━━ EXCERPTED TEXT ━━

We’ve embraced debit cards as part of our daily lives at this point, and it’s hard not to with all the advantages they offer.
However, they also create a horrible habit, one that can be devastating for your finances if you let it spiral out of control.
When you use a standard credit card, you’re much more likely to accumulate debt, but there are still reasons to consider using it over a debit card.
Even though using a debit card practically ensures you won’t spend more money than you may actually have, it can also mean that your losses will be that much greater if you become a victim of fraud.
Scams are everywhere nowadays, and running into one online isn’t uncommon, so you’d be better off spending money that wasn’t yours from the get-go if you’re already risking losing it.
Exposure to fraud
Many people assume that debit cards have the same anti-fraud protection that credit cards do, but that’s simply not the case.
Most credit cards have a zero fraud liability cause, making you safe from any damages caused to the bank by fraudulent action, but this doesn’t necessarily apply to the bank’s debit card program.
Unlike a credit card, if you’ve lost your debit card, someone could find it and wipe it clean, leaving you without a dollar to your name, and you won’t even get the chance to report it most of the time.
With a credit card, however, it’s an entirely different story, and the money that gets spent immediately gets returned if it’s proven that you weren’t the one using it, and even if it doesn’t, you won’t be exposed to the same amount of risk.
Based on how long you take to report the fraud, your amount of liability will vary, and if you, for example, report it within two days, you’ll only be liable for $50.
The rewards you’re missing out on
Aside from the increased risk of fraud, using a debit card instead of a credit card also means you’re giving up on all the rewards your bank offers when you’re shopping online.
There are thousands of cash-back programs out there, and travel rewards too, which you can usually claim only if you’ve purchased certain items or a certain amount with your card.
If you’re fairly used to online shopping, these rewards will pile on incredibly fast, and you could spend even more on the merch you want without having to worry too much about accumulating extra debt.

━━━

> WRITTEN REQUEST 1
Return the passage on debit and credit cards word for word, between "Even though using" and "victim of fraud.", inclusive.

━━ EXCERPTED RECORDS ━━

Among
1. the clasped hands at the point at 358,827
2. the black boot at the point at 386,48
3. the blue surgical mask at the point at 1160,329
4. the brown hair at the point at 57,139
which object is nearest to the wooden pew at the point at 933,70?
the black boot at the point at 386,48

━━━

> WRITTEN REQUEST 2
Retype all of the records above line for line, without any changes.

> COMPLETE ANSWER 1
Even though using a debit card practically ensures you won’t spend more money than you may actually have, it can also mean that your losses will be that much greater if you become a victim of fraud.

> COMPLETE ANSWER 2
Among
1. the clasped hands at the point at 358,827
2. the black boot at the point at 386,48
3. the blue surgical mask at the point at 1160,329
4. the brown hair at the point at 57,139
which object is nearest to the wooden pew at the point at 933,70?
the black boot at the point at 386,48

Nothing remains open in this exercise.